On May 3, 1951, the first commemoration of Holocaust Remembrance Day took place in the Holocaust Hall on Mount Zion, which was accompanied, in particular, by the unveiling of a bronze statue of Mordechai Anelewicz, the leader of the Warsaw Ghetto Uprising, in Kibbutz Yad Mordechai.
In order to “initiate an annual commemoration of the Catastrophe that the Nazis and their accomplices inflicted on the Jewish people, as well as the acts of heroism and uprisings that were carried out,” on April 8, 1959, the Knesset passed the Law “On the Day of Remembrance of Martyrs and Heroes.” A further amendment to the 1961 law required the closure of entertainment establishments on the eve of the commemorative date.
It is symbolic that for the first time the Day of Remembrance of the Holocaust and Heroism was celebrated in 1959 in the House of the Ghetto Fighters in Kibbutz Lochamei ha-Getaot – at that time, the first museum in the world dedicated to the Holocaust and the heroism of the Jewish people, named after Yitzhak Katznelson , a prominent Jewish poet and underground member of the Warsaw Ghetto who died in the Auschwitz death camp.
Since the early 1960s, the day of remembrance in Israel has followed a certain unchanging structure. The central ceremonies in the evening and the following morning are held at the state-run Yad Vashem National Memorial to Disaster and Heroism and are broadcast live. In the presence of the country's highest officials, the victims and their relatives gather with the general public to take part in a memorial ceremony in which six torches are lit in memory of the 6 million Jews killed between 1939 and 1945. The next morning, the ceremony at Yad Vashem begins with a two-minute sound of a siren that resounds throughout the country. Currently, any work is stopped; people walking along the streets stop; cars pull to the side of the road, showing respect for the dead. In addition to the memorial center, ceremonial events take place in other educational and educational institutions in Israel. Any radio and television programs on this day are mostly devoted to the fate of the Jewish people during the Holocaust, such as personal interviews with survivors, etc.

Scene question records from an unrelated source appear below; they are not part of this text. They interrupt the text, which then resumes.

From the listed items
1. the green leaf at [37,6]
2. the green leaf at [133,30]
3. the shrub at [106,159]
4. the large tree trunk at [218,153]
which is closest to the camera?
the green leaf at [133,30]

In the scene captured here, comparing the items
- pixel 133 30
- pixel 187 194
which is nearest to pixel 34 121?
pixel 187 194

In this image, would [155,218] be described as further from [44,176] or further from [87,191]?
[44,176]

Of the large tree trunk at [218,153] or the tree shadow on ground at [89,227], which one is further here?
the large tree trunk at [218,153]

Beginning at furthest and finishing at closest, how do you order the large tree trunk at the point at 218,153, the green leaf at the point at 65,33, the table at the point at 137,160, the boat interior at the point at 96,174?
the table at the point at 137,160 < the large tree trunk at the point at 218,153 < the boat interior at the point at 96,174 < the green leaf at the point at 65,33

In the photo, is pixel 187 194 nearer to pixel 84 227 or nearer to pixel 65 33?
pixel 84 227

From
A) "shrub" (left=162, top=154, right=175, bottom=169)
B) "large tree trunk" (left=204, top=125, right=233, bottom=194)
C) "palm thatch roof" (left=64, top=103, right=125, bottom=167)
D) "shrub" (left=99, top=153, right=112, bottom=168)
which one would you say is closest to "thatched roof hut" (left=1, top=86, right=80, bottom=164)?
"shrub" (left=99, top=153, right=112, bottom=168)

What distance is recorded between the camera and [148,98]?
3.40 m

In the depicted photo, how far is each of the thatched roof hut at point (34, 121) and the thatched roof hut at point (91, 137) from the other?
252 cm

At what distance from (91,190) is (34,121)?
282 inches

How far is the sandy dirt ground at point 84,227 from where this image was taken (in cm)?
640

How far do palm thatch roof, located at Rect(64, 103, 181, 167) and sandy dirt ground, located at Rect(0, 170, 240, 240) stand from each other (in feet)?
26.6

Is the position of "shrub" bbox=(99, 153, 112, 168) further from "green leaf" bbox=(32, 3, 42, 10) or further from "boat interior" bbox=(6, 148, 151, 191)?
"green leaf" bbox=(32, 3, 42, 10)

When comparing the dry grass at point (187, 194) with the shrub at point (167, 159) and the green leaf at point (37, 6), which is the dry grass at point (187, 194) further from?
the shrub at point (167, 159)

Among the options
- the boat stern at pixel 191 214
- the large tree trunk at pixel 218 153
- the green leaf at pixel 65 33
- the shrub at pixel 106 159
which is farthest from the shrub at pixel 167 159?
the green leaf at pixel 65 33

This commemorative day is of great importance for Israelis and the Jewish people in general around the world because the importance of preserving the memory of the victims of the Catastrophe in times of challenges, especially for the State of Israel, is quite clear.
Museum “Jewish Memory and Holocaust in Ukraine” joins the Memorial Day. We remember. never againу. לעולם לא עוד
Iryna Radchenko
[1] According to the Torah, the obligatory oral counting of 49 days must be done between Passover and Shavuot. This countdown symbolizes the spiritual preparation and anticipation of the gift of the Torah given by G-d at Mount Sinai at the beginning of the month of Sivan (note).